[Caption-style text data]
================
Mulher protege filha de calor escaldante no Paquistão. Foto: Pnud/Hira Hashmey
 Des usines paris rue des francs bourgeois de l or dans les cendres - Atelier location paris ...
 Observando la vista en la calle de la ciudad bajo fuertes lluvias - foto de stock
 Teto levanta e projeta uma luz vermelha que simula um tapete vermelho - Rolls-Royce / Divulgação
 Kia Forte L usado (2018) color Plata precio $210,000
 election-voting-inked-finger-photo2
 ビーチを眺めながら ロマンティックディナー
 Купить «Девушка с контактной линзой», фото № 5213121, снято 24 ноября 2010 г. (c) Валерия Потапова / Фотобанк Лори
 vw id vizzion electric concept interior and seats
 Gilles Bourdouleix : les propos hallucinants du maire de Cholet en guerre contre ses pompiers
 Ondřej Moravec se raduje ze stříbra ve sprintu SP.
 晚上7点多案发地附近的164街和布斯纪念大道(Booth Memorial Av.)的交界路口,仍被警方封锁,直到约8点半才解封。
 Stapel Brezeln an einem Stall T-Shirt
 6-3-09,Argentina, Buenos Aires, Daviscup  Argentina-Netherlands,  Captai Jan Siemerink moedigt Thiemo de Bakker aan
================
ASSIGNED TASK
Write out the data again in full. Match it exactly.

PROBLEM SOLUTION
Mulher protege filha de calor escaldante no Paquistão. Foto: Pnud/Hira Hashmey
 Des usines paris rue des francs bourgeois de l or dans les cendres - Atelier location paris ...
 Observando la vista en la calle de la ciudad bajo fuertes lluvias - foto de stock
 Teto levanta e projeta uma luz vermelha que simula um tapete vermelho - Rolls-Royce / Divulgação
 Kia Forte L usado (2018) color Plata precio $210,000
 election-voting-inked-finger-photo2
 ビーチを眺めながら ロマンティックディナー
 Купить «Девушка с контактной линзой», фото № 5213121, снято 24 ноября 2010 г. (c) Валерия Потапова / Фотобанк Лори
 vw id vizzion electric concept interior and seats
 Gilles Bourdouleix : les propos hallucinants du maire de Cholet en guerre contre ses pompiers
 Ondřej Moravec se raduje ze stříbra ve sprintu SP.
 晚上7点多案发地附近的164街和布斯纪念大道(Booth Memorial Av.)的交界路口,仍被警方封锁,直到约8点半才解封。
 Stapel Brezeln an einem Stall T-Shirt
 6-3-09,Argentina, Buenos Aires, Daviscup  Argentina-Netherlands,  Captai Jan Siemerink moedigt Thiemo de Bakker aan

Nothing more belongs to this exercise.